Any smartphone or tablet configured for CUMC IT Exchange Email is automatically enforced to use a passcode and encryption. If your device isn't, please see specific instructions on the Smartphone and Tablet Encryption and Security page to set up a password and encryption. Most devices released in the past year are encrypted if a password is used after start up and a short period of inactivity, however it is your responsibility to make sure that the device meets CUMC policies.
What happens if I forget my encryption password?
Almost all encryption programs will make encrypted data irretrievable if the password or other credentials are lost; after all, the point of encryption is to prevent unauthorized people from being able to read or understand the data. There may be a back up or safety net method that can be used to retrieve encrypted data, however it will vary based on the specific program being used. Please refer to the documentation or help files provided with the encryption program.
Symantec Endpoint Encryption (SEE) and GuardianEdge (GE) FAQs
How can I tell if my computer has SEE or GE installed?
Either program will appear in your computer's All Programs list:
- Click the Start icon in the lower left corner of your computer screen and select All Programs
- Look a folder called Symantec Endpoint Encryption Client or GuardianEdge, if either is installed it will appear alphabetically in the list. You may need to use a scroll bar to the right of the program list to find it. IMPORTANT: Symantec Endpoint Protection (SEP) is not the same as Symantec Endpoint Encryption. SEP is an antivirus program used by many Columbia faculty, staff and students but it does not provide encryption.
||Symantec Endpoint Encryption
How can I use or verify that pre-boot authentication is running on a computer with SEE or GE installed?
Please see information under the Verifying or Requesting Pre-boot Authentication with Symantec Endpoint Encryption heading near the top of the SEE PBA web page.
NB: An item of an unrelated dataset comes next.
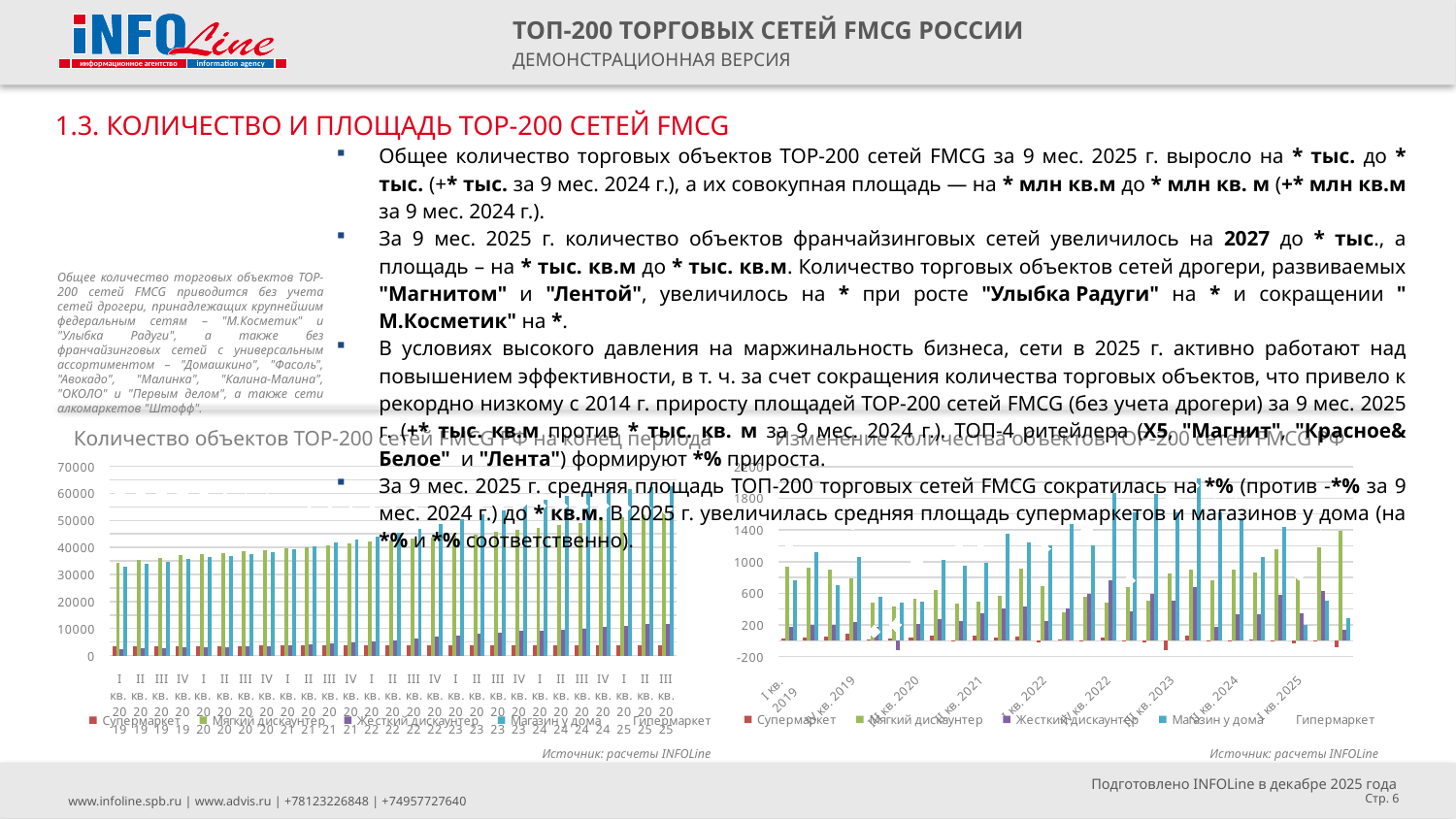
What is the source cited below the left chart (Количество объектов ТОР-200 сетей FMCG РФ на конец периода)? Источник: расчеты INFOLine In the right chart (Изменение количества объектов ТОР-200 сетей FMCG РФ), how many series does the legend list? 5 In the left chart (Количество объектов ТОР-200 сетей FMCG РФ на конец периода), is the value for Магазин у дома in I кв. 2019 greater or less than 40000? less In the left chart (Количество объектов ТОР-200 сетей FMCG РФ на конец периода), do the values for Магазин у дома rise or fall from I кв. 2019 to III кв. 2025? rise What kind of chart is the right chart titled "Изменение количества объектов ТОР-200 сетей FMCG РФ"? combination bar and line chart In the left chart (Количество объектов ТОР-200 сетей FMCG РФ на конец периода), how many series does the legend list? 5 In the left chart (Количество объектов ТОР-200 сетей FMCG РФ на конец периода), is the value for Магазин у дома in III кв. 2025 greater or less than 50000? greater In the left chart (Количество объектов ТОР-200 сетей FMCG РФ на конец периода), is the value for Супермаркет in III кв. 2025 greater or less than 10000? less In the left chart (Количество объектов ТОР-200 сетей FMCG РФ на конец периода), which series has the highest values? Магазин у дома What kind of chart is the left chart titled "Количество объектов ТОР-200 сетей FMCG РФ на конец периода"? combination bar and line chart How many quarterly periods are shown on the x axis of the left chart (Количество объектов ТОР-200 сетей FMCG РФ на конец периода)? 27 In the left chart (Количество объектов ТОР-200 сетей FMCG РФ на конец периода), which is larger in III кв. 2025: Магазин у дома or Мягкий дискаунтер? Магазин у дома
Both versions have a similar pre-boot authentication screen but will either display "Symantec" or "GuardianEdge" in the initial splash screen with a black background.
Can I use SEE Pre-boot Authentication on a shared computer?
Yes, but you must set up your own SEE login. Once a computer has an SEE Pre-boot Authentication account created on it, you will not see the Windows login screen or be able to create your own account without having the existing SEE PBA account holder log in first. See the NOTE under step 1 of the Registering SEE Pre-Boot Authentication on Your Computer instructions for step by step assistance.
Why am I prompted to log in to both Symantec Endpoint Encryption and Windows after changing my MC password?
The passwords for your MC domain account and SEE with pre-boot authentication do not synchronize automatically. Please see the Synchronize Your SEE and MC Account Passwords page for details and instructions to manually synchronize the passwords.
Should or can I upgrade to Symantec Endpoint Encryption if I have GE installed?
At this point it is fine to continue using GE as your encryption program on a computer if it is already installed, however you can contact us at 5-Help, option 5, to request that GE is removed and SEE is installed.
Why am I getting prompted for two different passwords on my hardware encrypted USB drive?
- It is not possible to do a straight upgrade (installing SEE over GE), instead the computer must first be fully decrypted and GE must be properly removed before SEE can be installed.
- CUMC IT must be involved in any removal of the site licensed GuardianEdge program due to the use of a GE administrative password that can not be given to non-CUMC IT staff.
- If you are running GE, you may not be able to open files that have been encrypted by SEE. Computers using SEE can open GE encrypted files.
If your computer was running GuardianEdge and had not recently been on campus or done a GE server check in to get updated settings, it will have automatically encrypted an attached USB drive. Please see instructions under Preventing or Resolving Double-Encryption on a Drive to resolve this issue.